“A woman must continually watch herself. She is almost continually accompanied by her own image…” wrote art critic John Berger in his text on visual culture, Ways of Seeing. Berger’s perception hinges on the word “must,” implying that there is something inescapable about the female vigilance to appearance; something within her psyche that compels a woman to preen and then guard the finished product.
But it is one thing for a woman to watch herself at trivial and mundane events (though she will) and a completely different matter when she has committed herself to public service. Suddenly, a decision to wear (or not wear) X-item becomes a clue as to how she will vote, how she will govern, how she will wield power.
When Senator Blanche Lincoln (D-Ark.) announced she would support the Senate’s motion to keep health care reform legislation alive, her historic decision—Lincoln’s was the last, and necessary, vote to further debate—was marked not with an accompanying dossier of accomplishments, but by what she was wearing. A relative unknown, Licoln chose to make her biggest senatorial moment into something almost not worth mentioning. “Her attire was school-principal prim—blue suit with knee-length skirt, orange silk scarf tied tightly at the neck,” wrote the WaPo's Dana Millbank. A meekly feminine showing, at best.

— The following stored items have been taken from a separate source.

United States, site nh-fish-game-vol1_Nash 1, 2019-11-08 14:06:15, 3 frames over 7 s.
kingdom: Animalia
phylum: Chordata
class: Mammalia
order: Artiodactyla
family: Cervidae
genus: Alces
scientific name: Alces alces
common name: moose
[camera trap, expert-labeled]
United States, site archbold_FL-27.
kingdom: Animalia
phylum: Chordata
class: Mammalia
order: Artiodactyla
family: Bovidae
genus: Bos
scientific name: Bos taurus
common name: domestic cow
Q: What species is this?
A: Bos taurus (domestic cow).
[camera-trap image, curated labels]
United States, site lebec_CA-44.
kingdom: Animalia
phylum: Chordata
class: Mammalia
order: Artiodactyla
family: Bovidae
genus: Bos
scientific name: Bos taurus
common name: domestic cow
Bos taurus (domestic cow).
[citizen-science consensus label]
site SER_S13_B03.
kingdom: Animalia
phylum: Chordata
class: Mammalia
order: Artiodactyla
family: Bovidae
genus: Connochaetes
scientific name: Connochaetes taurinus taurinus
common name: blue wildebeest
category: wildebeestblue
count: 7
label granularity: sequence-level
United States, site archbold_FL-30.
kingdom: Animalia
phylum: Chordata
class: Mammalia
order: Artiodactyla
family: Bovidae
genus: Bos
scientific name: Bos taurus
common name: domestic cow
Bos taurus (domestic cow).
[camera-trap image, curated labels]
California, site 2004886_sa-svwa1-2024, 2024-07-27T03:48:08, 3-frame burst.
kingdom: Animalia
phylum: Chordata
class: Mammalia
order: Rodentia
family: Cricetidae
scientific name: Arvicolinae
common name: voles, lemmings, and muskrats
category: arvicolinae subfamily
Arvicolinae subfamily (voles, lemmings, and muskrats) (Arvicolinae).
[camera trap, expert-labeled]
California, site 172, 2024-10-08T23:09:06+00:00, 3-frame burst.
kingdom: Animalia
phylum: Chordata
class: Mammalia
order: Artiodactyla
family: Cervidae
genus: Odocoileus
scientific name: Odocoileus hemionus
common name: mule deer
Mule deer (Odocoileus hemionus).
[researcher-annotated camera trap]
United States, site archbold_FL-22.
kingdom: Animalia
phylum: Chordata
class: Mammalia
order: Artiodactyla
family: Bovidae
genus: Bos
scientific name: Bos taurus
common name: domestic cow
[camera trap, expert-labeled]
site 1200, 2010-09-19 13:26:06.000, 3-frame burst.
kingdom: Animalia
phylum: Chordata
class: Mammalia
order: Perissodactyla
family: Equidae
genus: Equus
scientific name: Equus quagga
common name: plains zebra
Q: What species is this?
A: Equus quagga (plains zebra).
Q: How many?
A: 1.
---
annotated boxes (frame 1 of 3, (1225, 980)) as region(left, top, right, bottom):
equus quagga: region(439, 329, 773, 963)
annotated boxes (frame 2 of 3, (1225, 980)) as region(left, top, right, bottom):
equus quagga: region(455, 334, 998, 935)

One has to wonder why she chose something so uninspired. A more memorable ensemble would have communicated that Lincoln realized she had climbed to the pinnacle of power, and had seized the national spotlight with an outfit worthy of the moment.
"My decision to vote on the motion to proceed is not my last, nor only, chance to have an impact on health-care reform," Lincoln said, having outlasted all the other pork-barrel beggars, and as Millbank noted, “She took a streetcar named Opportunism, transferred to one called Wavering and made off with concessions…”
If there is further motive—Lincoln is sure to remind her party, in the coming weeks of debate and deal making, of her solidifying vote—her propriety now becomes suspect. Following Berger’s observation to its logical conclusion, this may turn out to be only a penultimate moment for the senator from Arkansas, who gave a major piece of legislation a much-needed second wind, and may show up in something significantly more eye-catching the next time Harry Reid is found holding his breath.
In his same essay, Berger also said, “men act, and women appear.” Which helps explain why fashion plays a less important role in the career of a male politico. Men are physically imposing without having to adorn themselves, and powerful just by being. If a man fails in the fashion—or appearance—department, we do not automatically question his judgment or ability to govern. We merely chastise him for not being mindful of the moment.
During a 2005 visit to Auschwitz to commemorate the liberation of Jewish prisoners, then-Vice President Dick Cheney sported an ill-advised parka, that, as Pulitzer Prize winner Robin Givhan wrote, made him look “like an awkward child amid the well-dressed adults.” Former interim UN Ambassador John Bolton also received the Givhan treatment during his hastily made-up appearance before the Senate Foreign Relations Committee, in the days leading up to his failed (permanent) appointment as Ambassador.
…when he settled in before the Senate Foreign Relations Committee this week to answer questions about his record, his philosophy and his intentions at the U.N., he looked as though he did not even have enough respect for the proceedings to bother combing his hair -- or, for that matter, straightening his tie, or wearing a shirt that did not put his neck in a chokehold. Bolton was one wrinkled suit away from being an insolent mess.
For men, we playfully mock and move on; for women, we analyze and critique ad nauseum. It’s one thing for Dick Cheney to look as though he should be clearing the driveway at Number One Observatory Circle; it’s another to say that since a woman looks like she could be the offspring of Tammy Faye Bakker we should question her political acumen. When the contentious results of the 2000 presidential election put Katherine Harris in charge, fair or not, the nation took one collective look and said, “Uh oh.”
We react this way because we count on women to “continually watch” themselves. And if our elected women aren't watching, if they too are schlepping around their closets like the worst of the boys, then they are—whether they know it or not—signaling that they are an aberration, out of touch with what it means to be a woman, and negligent of one of their most sacred weapons: themselves.